Reuters Middle East
Moroccan government is proposing a draft law that gives the country’s central bank much more independence and prepares it for major financial reforms and a more flexible currency exchange system.
The North African kingdom is set to allow the creation of Islamic banks and enable private firms to issue Islamic debt, after parliament approved and Islamic finance bill last November.
It also released a decree to create a sharia board of Islamic scholars to oversee the country’s fledgling Islamic finance industry.
But the move to boost the central bank’s power is also linked to demands by the International Monetary Fund for Morocco to adopt more exchange rate flexibility to make its economy more competitive and better able to absorb shocks.
“It (the draft law) bans the central bank from asking for or receiving orders from the government or from someone else” a text released on the Government General Secretariat website on Wednesday, said.
The bill will define criteria for nomination of the bank’s chief and his deputy, and will ban some members of its board from having conflicting positions in the private and public sectors.

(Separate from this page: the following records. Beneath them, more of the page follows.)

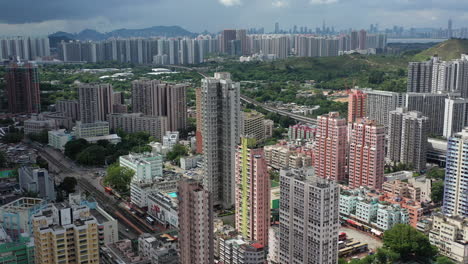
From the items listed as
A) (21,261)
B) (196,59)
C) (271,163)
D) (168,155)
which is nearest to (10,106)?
(168,155)

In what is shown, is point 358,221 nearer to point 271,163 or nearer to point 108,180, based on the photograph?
point 271,163

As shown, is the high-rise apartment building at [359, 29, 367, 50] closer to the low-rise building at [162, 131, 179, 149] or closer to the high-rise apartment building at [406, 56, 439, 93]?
the high-rise apartment building at [406, 56, 439, 93]

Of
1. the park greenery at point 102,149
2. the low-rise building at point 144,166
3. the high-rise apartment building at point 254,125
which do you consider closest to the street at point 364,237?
the low-rise building at point 144,166

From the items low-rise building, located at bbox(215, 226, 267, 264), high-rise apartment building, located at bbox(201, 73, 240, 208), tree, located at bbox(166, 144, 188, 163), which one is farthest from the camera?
tree, located at bbox(166, 144, 188, 163)

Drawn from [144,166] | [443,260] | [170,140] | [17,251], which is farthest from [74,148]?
[443,260]

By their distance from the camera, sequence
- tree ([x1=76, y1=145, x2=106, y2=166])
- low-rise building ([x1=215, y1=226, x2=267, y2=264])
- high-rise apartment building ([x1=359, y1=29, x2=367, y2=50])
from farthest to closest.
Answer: high-rise apartment building ([x1=359, y1=29, x2=367, y2=50]), tree ([x1=76, y1=145, x2=106, y2=166]), low-rise building ([x1=215, y1=226, x2=267, y2=264])

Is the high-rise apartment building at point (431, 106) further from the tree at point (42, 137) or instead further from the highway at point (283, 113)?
the tree at point (42, 137)

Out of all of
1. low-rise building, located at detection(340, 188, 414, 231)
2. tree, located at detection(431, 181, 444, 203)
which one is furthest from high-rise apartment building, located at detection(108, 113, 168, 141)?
tree, located at detection(431, 181, 444, 203)

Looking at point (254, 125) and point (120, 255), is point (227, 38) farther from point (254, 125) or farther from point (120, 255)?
point (120, 255)
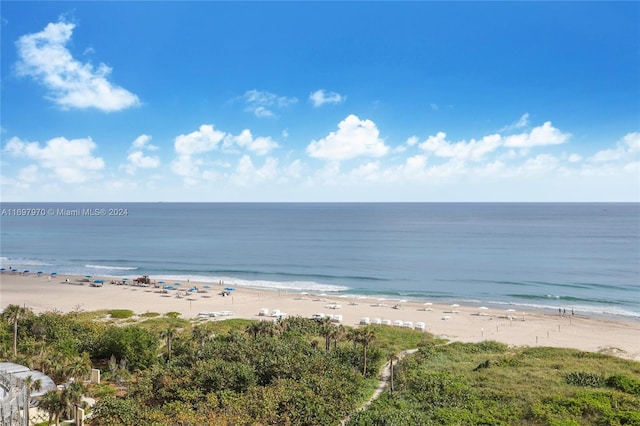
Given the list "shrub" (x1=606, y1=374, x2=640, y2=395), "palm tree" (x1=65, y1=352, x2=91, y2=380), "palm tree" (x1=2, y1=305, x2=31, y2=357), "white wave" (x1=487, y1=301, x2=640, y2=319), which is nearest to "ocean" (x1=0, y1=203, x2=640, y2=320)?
"white wave" (x1=487, y1=301, x2=640, y2=319)

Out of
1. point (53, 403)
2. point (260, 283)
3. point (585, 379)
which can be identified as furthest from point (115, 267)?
point (585, 379)

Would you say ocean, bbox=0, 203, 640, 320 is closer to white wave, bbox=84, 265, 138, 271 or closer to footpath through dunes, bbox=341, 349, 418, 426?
white wave, bbox=84, 265, 138, 271

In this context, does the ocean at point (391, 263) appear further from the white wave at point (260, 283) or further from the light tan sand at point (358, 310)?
the light tan sand at point (358, 310)

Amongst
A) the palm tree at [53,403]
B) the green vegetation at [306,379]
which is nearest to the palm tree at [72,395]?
the green vegetation at [306,379]

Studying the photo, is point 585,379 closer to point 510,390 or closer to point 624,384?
point 624,384

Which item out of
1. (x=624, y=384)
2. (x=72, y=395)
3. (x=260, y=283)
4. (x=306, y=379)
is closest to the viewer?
(x=72, y=395)
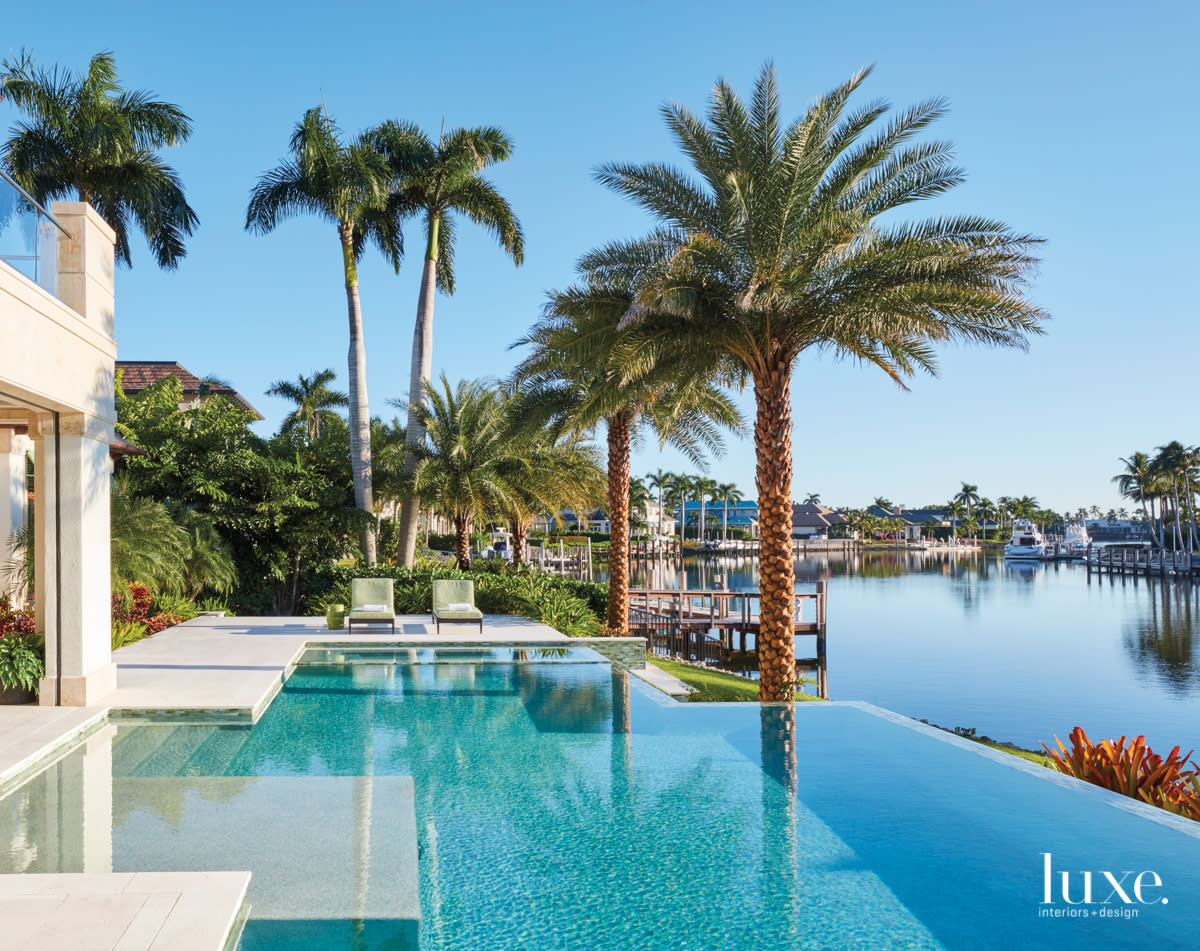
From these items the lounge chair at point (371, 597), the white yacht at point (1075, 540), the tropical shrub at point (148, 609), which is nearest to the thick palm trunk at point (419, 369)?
the tropical shrub at point (148, 609)

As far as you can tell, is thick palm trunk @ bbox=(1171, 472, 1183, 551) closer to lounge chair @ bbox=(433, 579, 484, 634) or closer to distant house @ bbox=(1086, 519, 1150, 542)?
distant house @ bbox=(1086, 519, 1150, 542)

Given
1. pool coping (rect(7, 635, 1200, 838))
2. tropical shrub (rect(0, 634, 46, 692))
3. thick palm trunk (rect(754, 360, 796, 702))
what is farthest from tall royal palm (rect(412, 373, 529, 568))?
tropical shrub (rect(0, 634, 46, 692))

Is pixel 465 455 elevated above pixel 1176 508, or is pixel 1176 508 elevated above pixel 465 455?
pixel 465 455

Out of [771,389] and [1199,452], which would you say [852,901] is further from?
[1199,452]

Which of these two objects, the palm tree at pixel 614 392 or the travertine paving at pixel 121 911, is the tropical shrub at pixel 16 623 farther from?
the palm tree at pixel 614 392

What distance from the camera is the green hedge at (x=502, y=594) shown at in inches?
763

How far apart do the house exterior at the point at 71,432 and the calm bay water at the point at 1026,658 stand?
18.0 m

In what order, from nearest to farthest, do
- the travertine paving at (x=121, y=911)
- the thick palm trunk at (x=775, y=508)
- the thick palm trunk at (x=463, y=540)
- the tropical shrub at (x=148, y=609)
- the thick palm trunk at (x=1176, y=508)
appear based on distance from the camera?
the travertine paving at (x=121, y=911), the thick palm trunk at (x=775, y=508), the tropical shrub at (x=148, y=609), the thick palm trunk at (x=463, y=540), the thick palm trunk at (x=1176, y=508)

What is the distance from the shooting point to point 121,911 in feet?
14.6

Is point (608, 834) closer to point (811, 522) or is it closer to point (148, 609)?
point (148, 609)

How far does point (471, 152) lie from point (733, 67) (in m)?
14.8

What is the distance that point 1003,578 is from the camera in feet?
257

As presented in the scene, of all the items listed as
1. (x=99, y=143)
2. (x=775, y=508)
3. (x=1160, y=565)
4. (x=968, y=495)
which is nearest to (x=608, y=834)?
(x=775, y=508)

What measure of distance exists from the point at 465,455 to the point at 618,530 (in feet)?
22.5
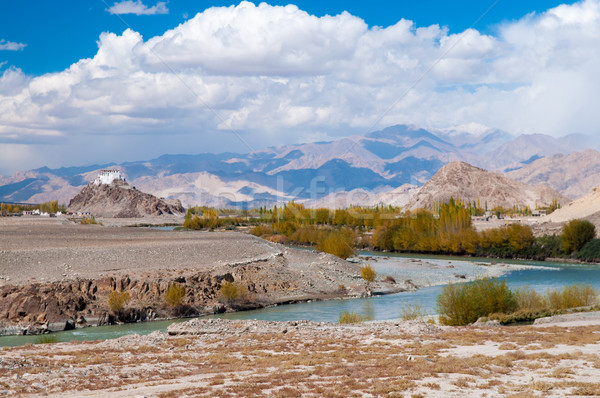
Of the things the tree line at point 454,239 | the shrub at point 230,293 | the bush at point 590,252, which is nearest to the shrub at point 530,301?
the shrub at point 230,293

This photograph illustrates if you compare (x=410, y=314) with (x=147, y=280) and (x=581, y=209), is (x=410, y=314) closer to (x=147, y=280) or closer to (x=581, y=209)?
(x=147, y=280)

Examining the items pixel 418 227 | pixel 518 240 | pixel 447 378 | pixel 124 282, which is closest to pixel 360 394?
pixel 447 378

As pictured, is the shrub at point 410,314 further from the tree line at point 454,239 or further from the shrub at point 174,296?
the tree line at point 454,239

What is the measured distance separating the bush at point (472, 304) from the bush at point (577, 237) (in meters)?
46.9

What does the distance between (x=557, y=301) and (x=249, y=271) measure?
25440 mm

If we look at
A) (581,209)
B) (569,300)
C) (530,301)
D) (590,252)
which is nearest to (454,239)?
(590,252)

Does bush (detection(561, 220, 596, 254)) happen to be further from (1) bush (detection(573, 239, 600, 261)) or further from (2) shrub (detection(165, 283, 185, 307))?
(2) shrub (detection(165, 283, 185, 307))

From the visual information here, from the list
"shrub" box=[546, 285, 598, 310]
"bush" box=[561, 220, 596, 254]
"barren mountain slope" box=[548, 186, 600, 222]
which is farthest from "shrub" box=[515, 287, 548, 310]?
"barren mountain slope" box=[548, 186, 600, 222]

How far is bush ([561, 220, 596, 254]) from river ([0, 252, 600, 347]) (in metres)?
5.41

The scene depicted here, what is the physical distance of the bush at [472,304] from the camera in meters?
30.4

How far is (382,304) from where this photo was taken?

It also gives the central bank the power to decide on the tools to use for intervention in the participative (Islamic) finance sector.
The bill adds that the central bank would be allowed to use foreign exchange reserves to protect or to defend the Moroccan dirham if a flexible exchange system was adopted.
The government plans also many other new measures for the regulator, including more control on the means of payment and decisions in case of force majeure.
Morocco may also revise the weightings of its currency basket, the head of central bank said last December, in an effort to loosen ties to the euro, which hit a two-year low this month against the dollar.
The country’s public finances have been improving as the government cut subsidies and froze public-sector hiring. The government has become more confident as oil prices fell, since Morocco remains one of the top energy importers in the region.
Foreign banks from Kuwait, Bahrain and the United Arab Emirates have expressed interest in entering the Moroccan market after the Islamic finance bill was approved.
Parliament will start discussing the central bank bill by the end of March.